I am also inspired to speak very briefly following the noble Lord, Lord Lamont, who mentioned that he really cannot remember what he said a few years ago. None of us can remember everything we said a few years ago, but sometimes there is relevance in what we say. The referendum is being driven by politics. The date is being driven by politics. We are told that we should not revise and scrutinise because 5 May is set in stone and that we should not do anything to put that in jeopardy. It is our job to revise and to scrutinise legislation and we should not be accused of spreading things out. This issue is political. I shall briefly give a quote:
“I think referendums are awful. The late and great Julian Critchley used to say that, not very surprisingly, they were the favourite form of plebiscitary democracy of Mussolini and Hitler. They undermine Westminster”.
That is the bit that interests me.
“What they ensure, as we saw in the last election, is if you have a referendum on an issue, politicians during an election campaign say ‘Oh, we're not going to talk about that, we don't need to talk about that, that's all for the referendum’”.

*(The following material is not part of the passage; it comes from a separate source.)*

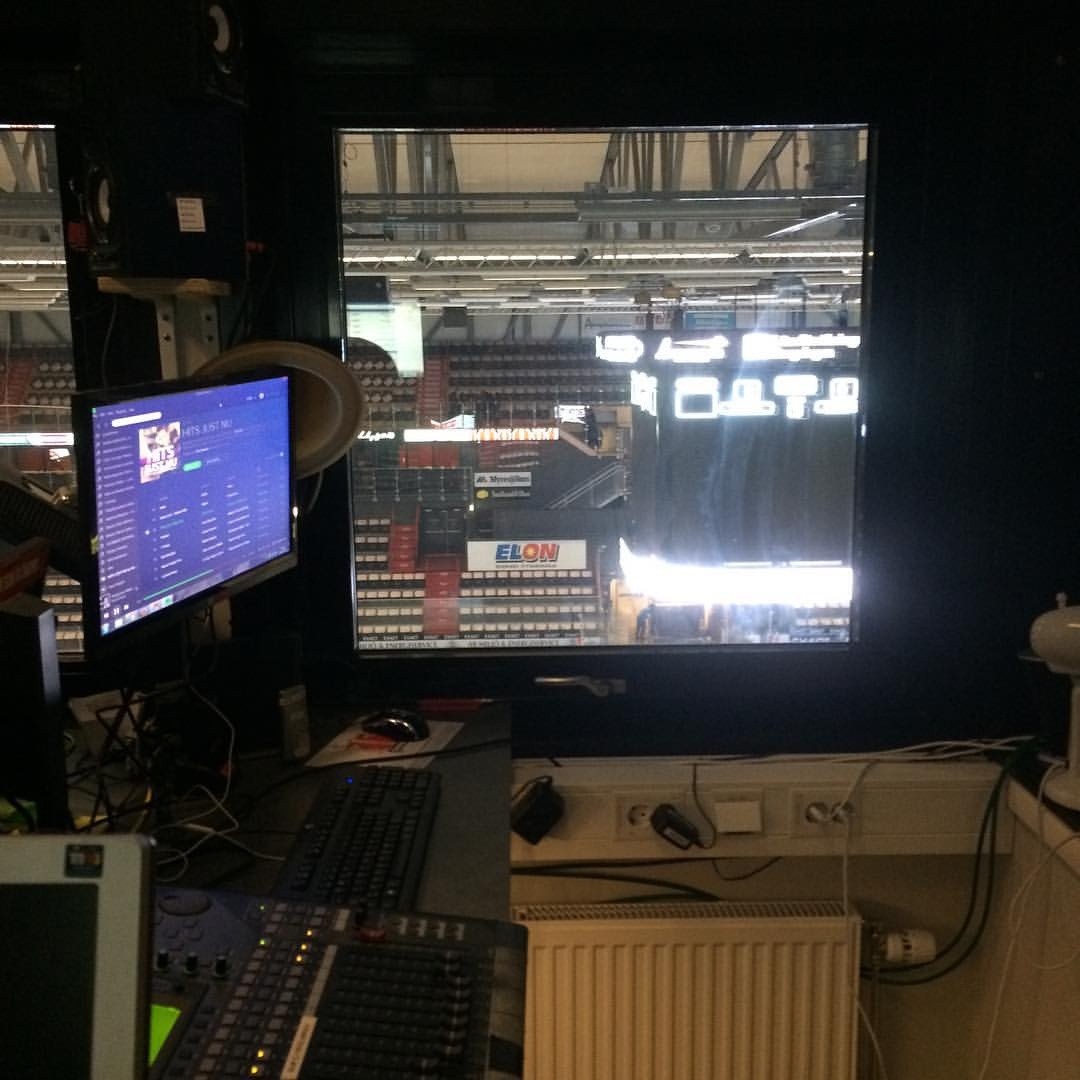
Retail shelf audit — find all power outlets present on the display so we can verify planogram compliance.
[616,791,706,844]
[788,788,863,838]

This refers specifically to the euro campaign. The quote continues:
“So during the last election campaign the euro was hardly debated. I think referendums are fundamentally anti-democratic in our system and I wouldn't have anything to do with them. On the whole, Governments only concede them when Governments are weak”.
That was Chris Patten, now the noble Lord, Lord Patten of Barnes.
My Lords, this is proving to be a most illuminating debate. When the Minister replies, can he illuminate us further? I got rather confused between two arguments that he is putting, both of which are perfectly sustainable but which are simply impossible to run together.
One argument is that there is nothing wrong with the present law; it deals with absolutely everything. I do not think that that argument stands up because it has been destroyed by the arguments of my noble and learned friend Lord Falconer and my noble friend Lord Campbell-Savours, but it is a perfectly sustainable argument by its own logic. Another argument which the Minister came to later, however, says, “Well, the law may or may not be right, but it would be totally confusing to participants if we changed it now”. That is a sustainable argument that leads to a clear conclusion: if it is going to confuse participants, we need to put the referendum date back, as my noble friend Lord Foulkes said, sort that bit of law out and then go ahead with the referendum.
The Minister can take either line as far as I am concerned, and the House will take its view on whether it supports it, but he really cannot run both lines simultaneously. I know that the late Jimmy Thomas said that if you cannot ride two horses at once you should not be in the circus, but it gets a trifle tricky if they are galloping in opposite directions.